I always recommend to managers who attend a management development seminar to let their team know that they are going to be trying new and better ways of supervising, and let them know some of the areas they plan on working on. This removes any of the awkwardness that comes from wondering if team members will think—or say—"You’re just doing that because you went to that seminar." By being up front with it, you remove the wondering and the awkwardness.
In addition to the informal check-ins, high performing companies have town hall meetings where frank discussions are encouraged. They also conduct employee surveys and…
…report back to employees the findings, what is being done, what won’t be acted on and why. As you know from personal experience, few things engender greater feelings of "Why bother to speak up?" and helplessness, than conducting an employee survey and then doing nothing with the results, including not bothering to report back to employees what you heard.
Help your supervisors and managers learn how to make it safe for people to speak candidly with them. Except for the most assertive individuals who don’t edit themselves regardless of who they’re talking to, most people learn early on to "choose their battles" when it comes to confronting their boss or senior management. Unfortunately, all those conversations that don’t happen come with a cost: employee disengagement.

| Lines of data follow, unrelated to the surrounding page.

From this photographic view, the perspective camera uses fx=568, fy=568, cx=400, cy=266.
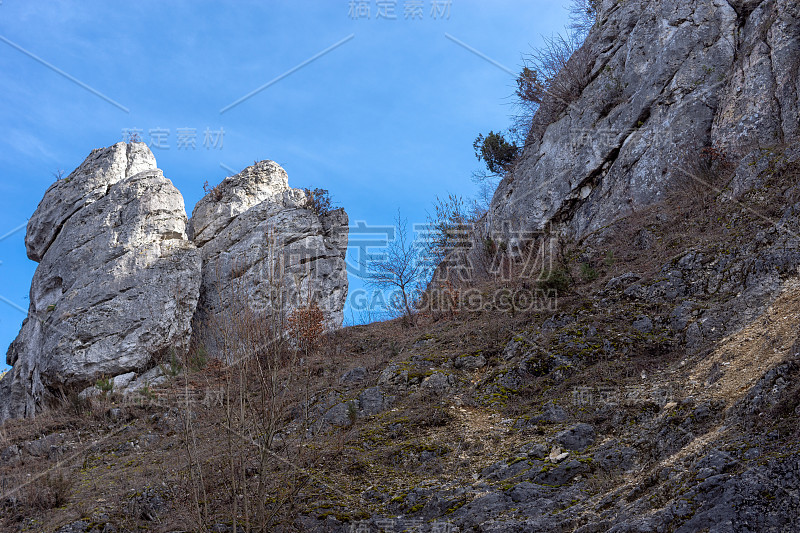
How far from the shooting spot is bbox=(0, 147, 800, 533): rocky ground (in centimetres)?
546

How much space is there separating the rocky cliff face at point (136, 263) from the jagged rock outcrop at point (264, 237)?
0.04 meters

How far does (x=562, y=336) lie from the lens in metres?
Answer: 9.49

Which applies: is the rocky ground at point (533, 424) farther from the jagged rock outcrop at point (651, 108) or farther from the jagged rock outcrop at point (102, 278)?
the jagged rock outcrop at point (102, 278)

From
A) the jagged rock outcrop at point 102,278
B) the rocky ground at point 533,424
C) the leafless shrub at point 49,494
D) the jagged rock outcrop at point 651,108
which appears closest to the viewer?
the rocky ground at point 533,424

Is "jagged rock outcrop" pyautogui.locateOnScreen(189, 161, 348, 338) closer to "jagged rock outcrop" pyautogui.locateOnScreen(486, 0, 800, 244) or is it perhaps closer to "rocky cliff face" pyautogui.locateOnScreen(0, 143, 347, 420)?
"rocky cliff face" pyautogui.locateOnScreen(0, 143, 347, 420)

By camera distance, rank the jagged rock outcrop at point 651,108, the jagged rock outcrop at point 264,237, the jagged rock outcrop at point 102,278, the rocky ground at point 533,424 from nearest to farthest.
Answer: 1. the rocky ground at point 533,424
2. the jagged rock outcrop at point 651,108
3. the jagged rock outcrop at point 102,278
4. the jagged rock outcrop at point 264,237

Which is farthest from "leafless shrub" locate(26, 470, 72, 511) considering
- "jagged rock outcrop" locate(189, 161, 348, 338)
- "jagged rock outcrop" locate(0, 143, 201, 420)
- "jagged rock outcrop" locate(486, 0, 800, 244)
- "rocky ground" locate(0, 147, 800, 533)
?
"jagged rock outcrop" locate(486, 0, 800, 244)

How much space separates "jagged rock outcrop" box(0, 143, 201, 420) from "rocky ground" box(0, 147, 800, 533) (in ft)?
9.02

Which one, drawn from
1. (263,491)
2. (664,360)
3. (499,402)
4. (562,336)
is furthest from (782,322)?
(263,491)

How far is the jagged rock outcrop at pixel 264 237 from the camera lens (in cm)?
1772

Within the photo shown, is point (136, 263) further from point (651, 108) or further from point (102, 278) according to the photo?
point (651, 108)

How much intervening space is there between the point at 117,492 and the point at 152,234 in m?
10.8

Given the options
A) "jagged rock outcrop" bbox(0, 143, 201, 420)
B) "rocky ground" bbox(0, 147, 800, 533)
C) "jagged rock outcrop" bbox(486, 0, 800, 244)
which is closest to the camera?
"rocky ground" bbox(0, 147, 800, 533)

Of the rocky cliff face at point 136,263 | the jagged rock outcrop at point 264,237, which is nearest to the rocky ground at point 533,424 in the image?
the rocky cliff face at point 136,263
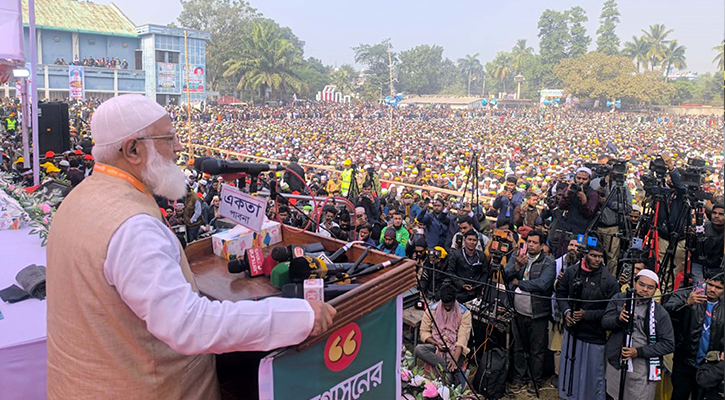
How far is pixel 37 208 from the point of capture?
154 inches

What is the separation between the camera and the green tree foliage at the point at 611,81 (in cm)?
2686

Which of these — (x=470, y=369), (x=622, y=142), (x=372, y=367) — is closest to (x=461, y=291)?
(x=470, y=369)

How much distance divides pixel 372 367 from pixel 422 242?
169 inches

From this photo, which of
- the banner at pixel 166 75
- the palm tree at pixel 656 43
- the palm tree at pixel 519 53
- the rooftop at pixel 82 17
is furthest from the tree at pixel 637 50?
the rooftop at pixel 82 17

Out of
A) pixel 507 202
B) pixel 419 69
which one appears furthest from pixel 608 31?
pixel 507 202

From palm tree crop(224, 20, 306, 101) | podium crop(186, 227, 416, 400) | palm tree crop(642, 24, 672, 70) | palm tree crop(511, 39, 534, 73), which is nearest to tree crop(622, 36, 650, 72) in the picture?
palm tree crop(642, 24, 672, 70)

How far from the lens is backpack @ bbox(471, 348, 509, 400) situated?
402 cm

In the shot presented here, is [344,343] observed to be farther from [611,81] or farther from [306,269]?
[611,81]

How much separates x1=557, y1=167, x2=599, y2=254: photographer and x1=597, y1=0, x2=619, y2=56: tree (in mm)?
28519

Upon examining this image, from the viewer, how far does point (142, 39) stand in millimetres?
31734

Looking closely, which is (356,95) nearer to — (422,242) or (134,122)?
(422,242)

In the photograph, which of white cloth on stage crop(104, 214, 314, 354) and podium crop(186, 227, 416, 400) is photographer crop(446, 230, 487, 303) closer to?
podium crop(186, 227, 416, 400)

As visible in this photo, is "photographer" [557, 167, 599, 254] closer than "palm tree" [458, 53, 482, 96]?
Yes

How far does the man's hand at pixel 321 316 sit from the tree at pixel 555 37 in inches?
1365
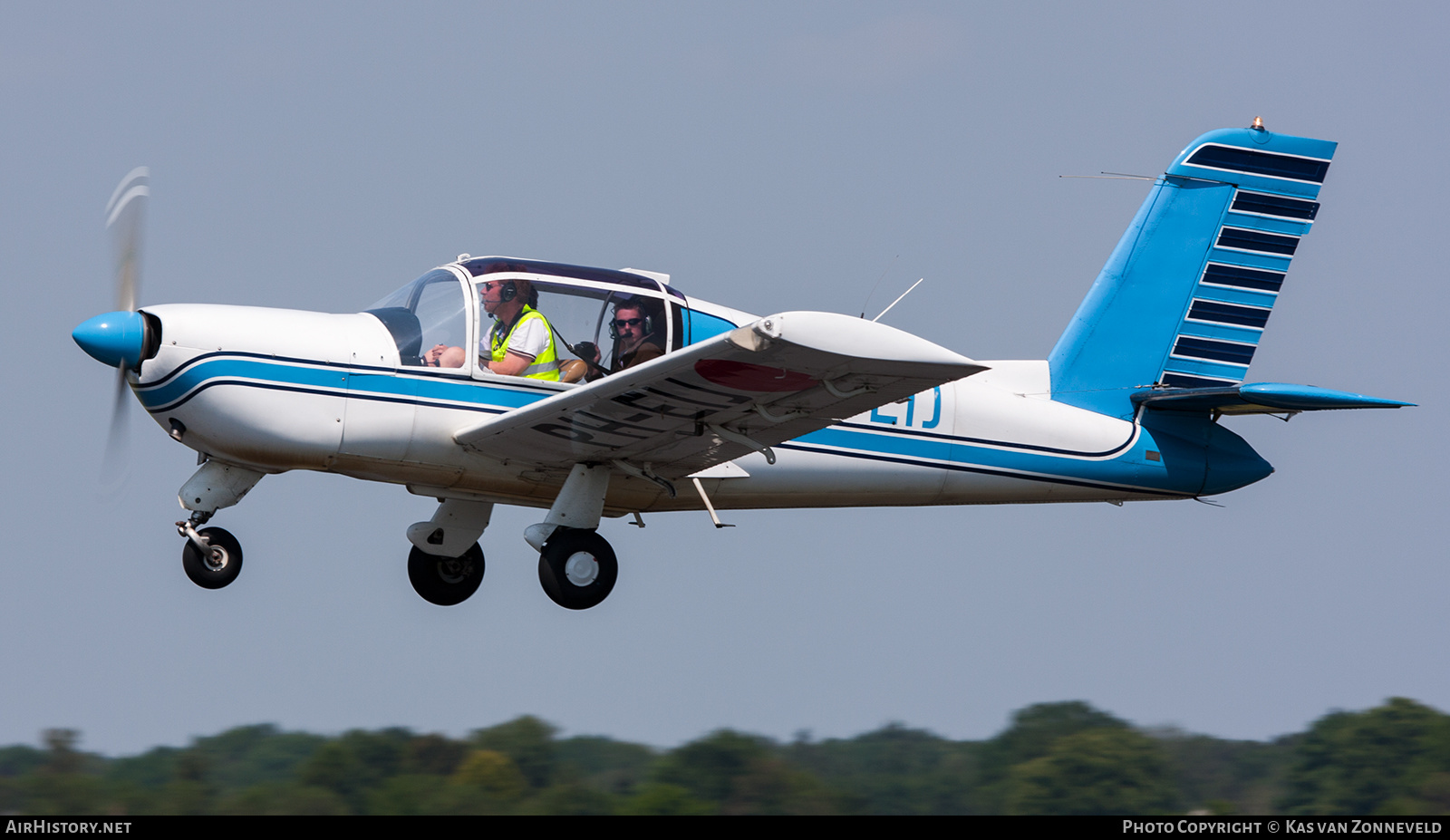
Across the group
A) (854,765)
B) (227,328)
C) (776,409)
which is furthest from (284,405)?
(854,765)

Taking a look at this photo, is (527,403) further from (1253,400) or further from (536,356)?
(1253,400)

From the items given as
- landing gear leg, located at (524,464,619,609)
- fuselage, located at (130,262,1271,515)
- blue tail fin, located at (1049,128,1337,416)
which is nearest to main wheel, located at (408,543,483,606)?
fuselage, located at (130,262,1271,515)

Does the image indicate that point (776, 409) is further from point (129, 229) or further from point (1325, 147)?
point (1325, 147)

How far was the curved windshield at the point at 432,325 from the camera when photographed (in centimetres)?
991

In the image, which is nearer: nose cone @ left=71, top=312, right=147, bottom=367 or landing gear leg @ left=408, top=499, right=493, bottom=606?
nose cone @ left=71, top=312, right=147, bottom=367

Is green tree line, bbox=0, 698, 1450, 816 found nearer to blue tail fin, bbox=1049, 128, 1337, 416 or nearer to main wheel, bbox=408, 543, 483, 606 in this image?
main wheel, bbox=408, 543, 483, 606

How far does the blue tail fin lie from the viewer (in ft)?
39.9

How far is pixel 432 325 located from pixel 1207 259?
5997 millimetres

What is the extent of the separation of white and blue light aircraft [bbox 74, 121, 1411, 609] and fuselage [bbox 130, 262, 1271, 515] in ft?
0.05

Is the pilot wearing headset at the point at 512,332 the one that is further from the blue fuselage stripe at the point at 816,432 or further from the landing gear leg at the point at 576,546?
the landing gear leg at the point at 576,546

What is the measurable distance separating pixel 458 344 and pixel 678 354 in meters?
2.02

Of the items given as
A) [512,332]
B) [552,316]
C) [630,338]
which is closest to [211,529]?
[512,332]

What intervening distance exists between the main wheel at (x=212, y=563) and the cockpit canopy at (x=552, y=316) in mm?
1616

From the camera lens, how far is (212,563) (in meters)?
9.94
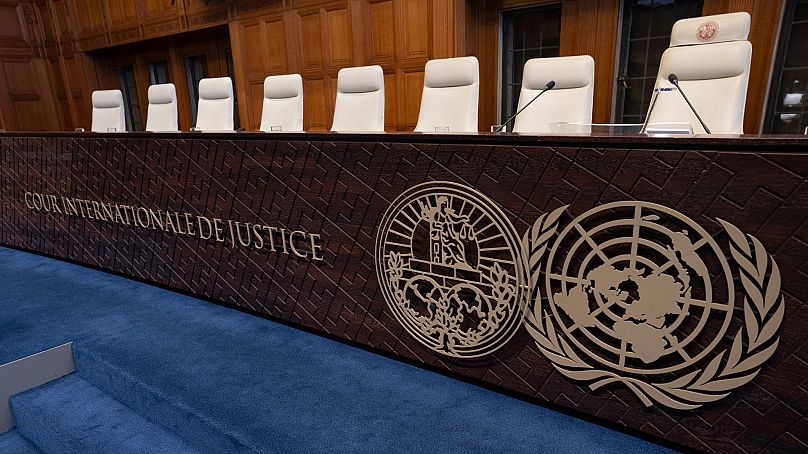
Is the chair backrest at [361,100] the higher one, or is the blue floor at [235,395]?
the chair backrest at [361,100]

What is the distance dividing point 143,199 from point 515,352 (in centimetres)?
174

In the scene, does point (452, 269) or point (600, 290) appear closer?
point (600, 290)

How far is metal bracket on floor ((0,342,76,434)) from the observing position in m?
1.64

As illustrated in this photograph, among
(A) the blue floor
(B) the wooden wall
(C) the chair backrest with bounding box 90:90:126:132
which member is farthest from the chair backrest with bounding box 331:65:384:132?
(C) the chair backrest with bounding box 90:90:126:132

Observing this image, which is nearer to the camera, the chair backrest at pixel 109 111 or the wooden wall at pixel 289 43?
the wooden wall at pixel 289 43

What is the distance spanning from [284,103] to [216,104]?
0.62 m

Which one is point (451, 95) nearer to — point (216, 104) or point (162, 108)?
point (216, 104)

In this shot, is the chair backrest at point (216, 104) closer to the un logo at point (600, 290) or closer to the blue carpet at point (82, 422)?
the blue carpet at point (82, 422)

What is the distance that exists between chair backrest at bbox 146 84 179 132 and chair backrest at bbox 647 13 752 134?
3.37m

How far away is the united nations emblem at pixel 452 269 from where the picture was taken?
A: 3.85 ft

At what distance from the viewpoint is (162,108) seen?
3.71 metres

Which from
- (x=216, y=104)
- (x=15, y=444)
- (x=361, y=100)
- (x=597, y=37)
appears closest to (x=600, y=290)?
(x=15, y=444)

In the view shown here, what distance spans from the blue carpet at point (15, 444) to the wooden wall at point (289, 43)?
3.52m

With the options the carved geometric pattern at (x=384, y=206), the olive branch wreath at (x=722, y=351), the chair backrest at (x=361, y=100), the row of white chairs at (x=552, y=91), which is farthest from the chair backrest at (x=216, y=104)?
the olive branch wreath at (x=722, y=351)
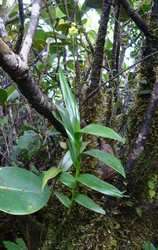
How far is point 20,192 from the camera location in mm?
638

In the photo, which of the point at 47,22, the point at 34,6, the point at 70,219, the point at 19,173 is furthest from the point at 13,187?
the point at 47,22

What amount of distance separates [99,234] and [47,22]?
92cm

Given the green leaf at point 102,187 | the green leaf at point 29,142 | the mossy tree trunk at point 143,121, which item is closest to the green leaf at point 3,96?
the green leaf at point 29,142

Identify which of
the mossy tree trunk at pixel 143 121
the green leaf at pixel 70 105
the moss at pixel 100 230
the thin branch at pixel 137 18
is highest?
the thin branch at pixel 137 18

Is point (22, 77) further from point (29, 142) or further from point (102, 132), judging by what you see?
point (29, 142)

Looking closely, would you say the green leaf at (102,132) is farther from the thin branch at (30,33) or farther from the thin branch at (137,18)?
the thin branch at (137,18)

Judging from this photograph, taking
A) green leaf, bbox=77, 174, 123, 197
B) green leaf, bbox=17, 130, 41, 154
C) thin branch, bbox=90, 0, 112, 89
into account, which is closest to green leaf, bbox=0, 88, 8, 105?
green leaf, bbox=17, 130, 41, 154

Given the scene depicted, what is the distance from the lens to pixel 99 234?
2.62 ft

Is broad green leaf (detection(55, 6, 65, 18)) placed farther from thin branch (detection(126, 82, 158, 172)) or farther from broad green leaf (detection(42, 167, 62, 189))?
broad green leaf (detection(42, 167, 62, 189))

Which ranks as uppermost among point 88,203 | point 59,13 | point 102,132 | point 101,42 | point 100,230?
point 59,13

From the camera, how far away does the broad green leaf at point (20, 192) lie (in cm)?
61

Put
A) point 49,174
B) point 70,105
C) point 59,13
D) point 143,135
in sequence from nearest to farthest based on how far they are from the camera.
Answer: point 49,174 < point 70,105 < point 143,135 < point 59,13

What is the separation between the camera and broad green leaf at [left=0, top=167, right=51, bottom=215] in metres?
0.61

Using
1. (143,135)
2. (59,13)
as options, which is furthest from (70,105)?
(59,13)
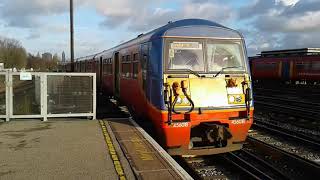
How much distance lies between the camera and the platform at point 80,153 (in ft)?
19.8

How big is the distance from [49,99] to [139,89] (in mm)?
2643

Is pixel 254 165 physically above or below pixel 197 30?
below

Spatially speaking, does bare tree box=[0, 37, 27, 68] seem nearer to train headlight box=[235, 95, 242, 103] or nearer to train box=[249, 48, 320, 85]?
train box=[249, 48, 320, 85]

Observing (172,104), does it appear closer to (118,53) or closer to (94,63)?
(118,53)

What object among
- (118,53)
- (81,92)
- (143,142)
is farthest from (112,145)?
(118,53)

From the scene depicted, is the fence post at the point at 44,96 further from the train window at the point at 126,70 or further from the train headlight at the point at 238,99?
the train headlight at the point at 238,99

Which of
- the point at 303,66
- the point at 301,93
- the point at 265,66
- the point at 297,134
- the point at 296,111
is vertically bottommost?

When employees don’t feel like they have to weigh the pros and cons of speaking up, but can talk candidly with their boss or to senior management, they’re more likely to provide you with the information you need to address the situation that is creating distress. By doing this, you get employees who can focus on their work, not on the things that make it hard for them to do their jobs well. You also minimize turnover.
Hold everyone accountable for their behavior. In his irreverently titled book The No Asshole Rule: Building a Civilized Workplace and Surviving One That Isn't, Dr. Robert Sutton of Stanford University reminds us of the price companies pay for allowing rude, abusive, toxic behavior to go unchecked. Few things lead to a greater desire for revenge than being treated disrespectfully. Yet, many organizations show spaghetti spines when it comes to holding people accountable for rude, uncivil behavior. The results of this stance are predictable. Just as children learn what they can get away with and what they can’t by the responses—or non-responses—of others, so do adults behaving badly.
For many companies, establishing clear boundaries and consequences related to disrespectful behavior would be one of the most useful first steps in improving employee morale and engagement. Companies with a climate of respect and civility don’t have a workforce who is always looking for opportunities to pay back their tormentors. Instead, their employees focus their attention on doing a good job.
Make sure employees have as much positive control over their jobs as possible. For those who haven’t yet demonstrated the maturity, responsibility, or skill to warrant a great deal of decision-making authority, work with them on a professional development plant. Show them how they can earn the expanded autonomy.
If you do these things, your employees won’t be spending their time looking for opportunities to spit in your sandwich, but instead, will be looking for opportunities to make a difference and help your organization succeed.